How Can a "Seasonal" Town Become More "Permanent"?

Karuizawa is best described a seasonal town.  The town, situated deep in the central mountain range spanning the length of Honshu, Japan's main island, is known primarily for its cool temperature and secluded nature.  In the winter, snow covers the mountains surrounding the town, making it a base for skiing among both the Japanese and foreigners.  Yet, given the frigid (at least by the standards of warmer Pacific coast of Honshu where Japan's main metropolitan areas are located) temperature, Karuizawa town itself seems half-deserted, with most of the shops closed until way past the new years, and few pedestrians walking about.

The scene could be quite different from summer days.  The mountain-top location making the place a popular spot for urbanites to get away from hot, humid weathers of the cities.  The closed shops lining the town's old streets must be crowded with out-of-towners, and summer villas of the well-to-do must all be filled with activities.  In those months, despite not having the skiing and snowboarding crowds, the town itself must enjoy a kind of commercial buzz that cannot be bigger in contrast with the deserted feel that makes the cold winter days all the more depressing.

The highly seasonal nature of the town's commercial potential, and indeed its very population, makes for interesting thoughts on how such an extremely seasonal economy works.  All tourist spots have high and low seasons, but most are either bigger cities with large permanent populations, or are remote tourist locales without much population to begin with.  For such places, seasonal influx of tourists are either an additional revenue boost that do not fundamentally alter the overall economy, or basically is the entire economy, outside which no one needs to be there.

Karuizawa is somewherein the middle of the two extremes.  The tourist crowd is everything to the local economy, whether it is the summer or the winter, but at the same time, the town does have a permanent population of sorts that makes the town a living one even in the lowest of low seasons.  Massive costs are needed to maintain public services for a few thousand in the long cold months, simply in preparations for millions that show up during a couple of busy months.  The town budget calculations simply makes no sense, especially considering many out-of-towners live outside the town in all-inclusive resorts.

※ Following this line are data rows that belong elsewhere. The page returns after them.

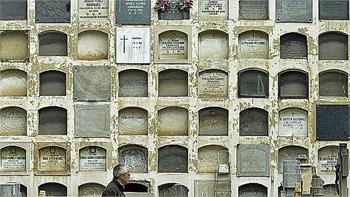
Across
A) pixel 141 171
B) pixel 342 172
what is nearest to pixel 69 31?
pixel 141 171

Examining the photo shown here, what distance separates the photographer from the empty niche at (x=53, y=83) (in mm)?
14109

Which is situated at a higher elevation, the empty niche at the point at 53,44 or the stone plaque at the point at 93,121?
the empty niche at the point at 53,44

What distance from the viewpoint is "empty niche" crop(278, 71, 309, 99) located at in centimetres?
1407

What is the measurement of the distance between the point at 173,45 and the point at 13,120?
2704 mm

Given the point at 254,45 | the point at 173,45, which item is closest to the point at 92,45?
the point at 173,45

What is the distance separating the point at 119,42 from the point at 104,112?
3.59 ft

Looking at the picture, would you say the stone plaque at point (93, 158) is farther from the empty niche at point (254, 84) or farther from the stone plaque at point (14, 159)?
the empty niche at point (254, 84)

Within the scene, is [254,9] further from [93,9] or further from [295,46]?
[93,9]

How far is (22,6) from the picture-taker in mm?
14266

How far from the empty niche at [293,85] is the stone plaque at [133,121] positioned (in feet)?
6.90

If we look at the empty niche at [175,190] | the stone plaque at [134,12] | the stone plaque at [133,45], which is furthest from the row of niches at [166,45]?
the empty niche at [175,190]

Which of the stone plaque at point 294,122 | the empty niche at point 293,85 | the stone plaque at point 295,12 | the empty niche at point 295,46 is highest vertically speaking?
the stone plaque at point 295,12

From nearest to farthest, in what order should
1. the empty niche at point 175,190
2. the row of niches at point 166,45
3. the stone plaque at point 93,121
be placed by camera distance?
the empty niche at point 175,190 < the stone plaque at point 93,121 < the row of niches at point 166,45

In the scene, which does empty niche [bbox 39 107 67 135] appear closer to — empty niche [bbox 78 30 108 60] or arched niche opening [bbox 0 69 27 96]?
arched niche opening [bbox 0 69 27 96]
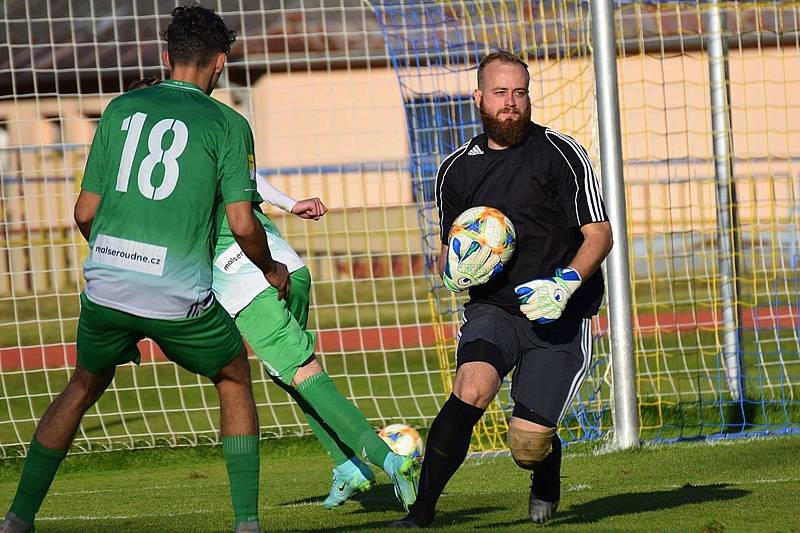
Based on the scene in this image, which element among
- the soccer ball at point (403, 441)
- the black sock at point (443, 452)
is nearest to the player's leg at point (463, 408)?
→ the black sock at point (443, 452)

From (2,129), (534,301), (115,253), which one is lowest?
(534,301)

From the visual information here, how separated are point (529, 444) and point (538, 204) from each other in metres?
0.96

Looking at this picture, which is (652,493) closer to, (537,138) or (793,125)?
(537,138)

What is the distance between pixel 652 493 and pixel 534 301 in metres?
1.79

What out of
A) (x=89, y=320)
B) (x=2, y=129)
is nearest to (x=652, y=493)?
(x=89, y=320)

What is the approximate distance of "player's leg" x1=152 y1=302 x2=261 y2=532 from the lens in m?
4.52

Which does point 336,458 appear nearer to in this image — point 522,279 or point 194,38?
point 522,279

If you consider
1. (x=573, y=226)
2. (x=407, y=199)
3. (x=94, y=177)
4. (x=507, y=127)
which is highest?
(x=407, y=199)

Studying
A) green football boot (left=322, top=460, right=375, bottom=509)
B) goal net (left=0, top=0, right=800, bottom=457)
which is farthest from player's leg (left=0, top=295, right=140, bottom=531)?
goal net (left=0, top=0, right=800, bottom=457)

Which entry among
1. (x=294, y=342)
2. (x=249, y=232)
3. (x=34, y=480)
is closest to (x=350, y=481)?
(x=294, y=342)

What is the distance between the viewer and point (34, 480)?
4.70 meters

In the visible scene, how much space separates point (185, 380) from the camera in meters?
12.5

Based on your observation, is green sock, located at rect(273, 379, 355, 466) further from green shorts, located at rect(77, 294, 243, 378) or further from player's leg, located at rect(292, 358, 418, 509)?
green shorts, located at rect(77, 294, 243, 378)

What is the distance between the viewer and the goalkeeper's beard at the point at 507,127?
5129mm
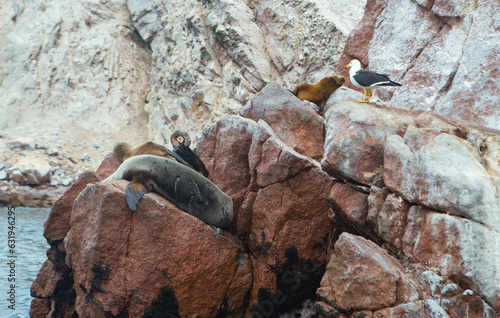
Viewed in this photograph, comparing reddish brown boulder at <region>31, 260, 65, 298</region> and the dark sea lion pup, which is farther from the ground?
the dark sea lion pup

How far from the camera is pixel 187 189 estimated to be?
6438mm

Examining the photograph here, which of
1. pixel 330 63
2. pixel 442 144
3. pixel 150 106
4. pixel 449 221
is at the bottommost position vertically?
pixel 150 106

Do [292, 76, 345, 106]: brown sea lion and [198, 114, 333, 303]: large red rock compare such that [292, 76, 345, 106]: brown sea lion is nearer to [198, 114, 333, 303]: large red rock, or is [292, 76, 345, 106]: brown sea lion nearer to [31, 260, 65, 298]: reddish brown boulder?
[198, 114, 333, 303]: large red rock

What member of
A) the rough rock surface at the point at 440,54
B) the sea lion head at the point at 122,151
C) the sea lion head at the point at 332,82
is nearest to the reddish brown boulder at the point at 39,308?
the sea lion head at the point at 122,151

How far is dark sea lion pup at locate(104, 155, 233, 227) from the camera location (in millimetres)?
6379

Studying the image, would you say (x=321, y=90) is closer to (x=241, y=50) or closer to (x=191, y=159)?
(x=191, y=159)

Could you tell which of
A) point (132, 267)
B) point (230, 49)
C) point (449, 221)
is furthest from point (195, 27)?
point (449, 221)

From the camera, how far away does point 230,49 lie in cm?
2206

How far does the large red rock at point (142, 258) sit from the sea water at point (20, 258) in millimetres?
2534

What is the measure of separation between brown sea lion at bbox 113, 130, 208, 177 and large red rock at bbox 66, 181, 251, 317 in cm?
97

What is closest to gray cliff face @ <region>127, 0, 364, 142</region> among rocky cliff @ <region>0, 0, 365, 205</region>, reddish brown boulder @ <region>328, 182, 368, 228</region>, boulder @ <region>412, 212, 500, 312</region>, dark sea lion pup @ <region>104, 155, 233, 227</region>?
rocky cliff @ <region>0, 0, 365, 205</region>

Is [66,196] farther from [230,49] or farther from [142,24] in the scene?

One observable solution to the enormous public costs of maintaining the town during low seasons is the sale of villas to the well-to-do out-of-towners.  In front of Karuizawa's train station and down its main thoroughfares are several real estate agents.  Interestingly, all specialize in sales of "second homes" and go out of the way to call themselves "Second Homes Information Centers."  Perhaps sales of expansive (by urban Japan's standards),well-designed, and pricey (by rural Japan's standards) second homes and the property taxes gained from these sales would provide funds to maintain the town in cold months.

But one problem of selling villas is creation of an incredibly spread out town where extensive infrastructure is needed just to serve a few people.  Urban elites buy second homes in Karuizawa for their size and seclusion.  Along with big homes, they want big yards and gardens.  They want to enjoy the massive spaces and nature that they do not see in the cramped concrete jungles that are densely populated cities in Japan.  So ideally they do not want to even see their neighbors' houses.  The need to give every second home owner desired seclusion, the town becomes massive in size, with extensive roads for private cars.

It is a problem familiar to the US, with its long-standing car-dominant urban design.  Yet, there, many youths are no longer sharing the older generations' love of cars and suburban residences, instead preferring gentrified urban centers with high-rise apartment blocks and condominiums.  In response, there have been a building spree of streetcars and subways in car-centered cities like LA and Denver, further luring people to live in denser areas close to public transportation nodes and away from the secluded peace and expansive areas of single-house "villas."

It would be interesting to see if small Japanese towns like Karuizawa would follow suit.  Unlike Americans, Japanese are used to crowded cities and public transport, hence giving them all the reasons to romanticize the car and the big suburban house.  But demographics are working against Japan.  Karuizawa, even with revenues raked in from expensive second homes, cannot keep drawing new residents to pay taxes as the country's overall population shrinks.  At some point, the town will simply run out of money to continue expanding public services to second homes further and further away from the town center.

Perhaps that grim reality would be cure to the city's depressingly deserted feel in its winter days.  As public services are compelled to be more geographically concentrated, the population will follow suit, rejuvenating the town in a much geographically smaller sense around the main train station.  More shops will follow suit to take advantage of higher population density among more permanent residents.  With more permanent residents served by more permanent shops, the town's reputation as a purely seasonal town with seasonal business would be eradicated.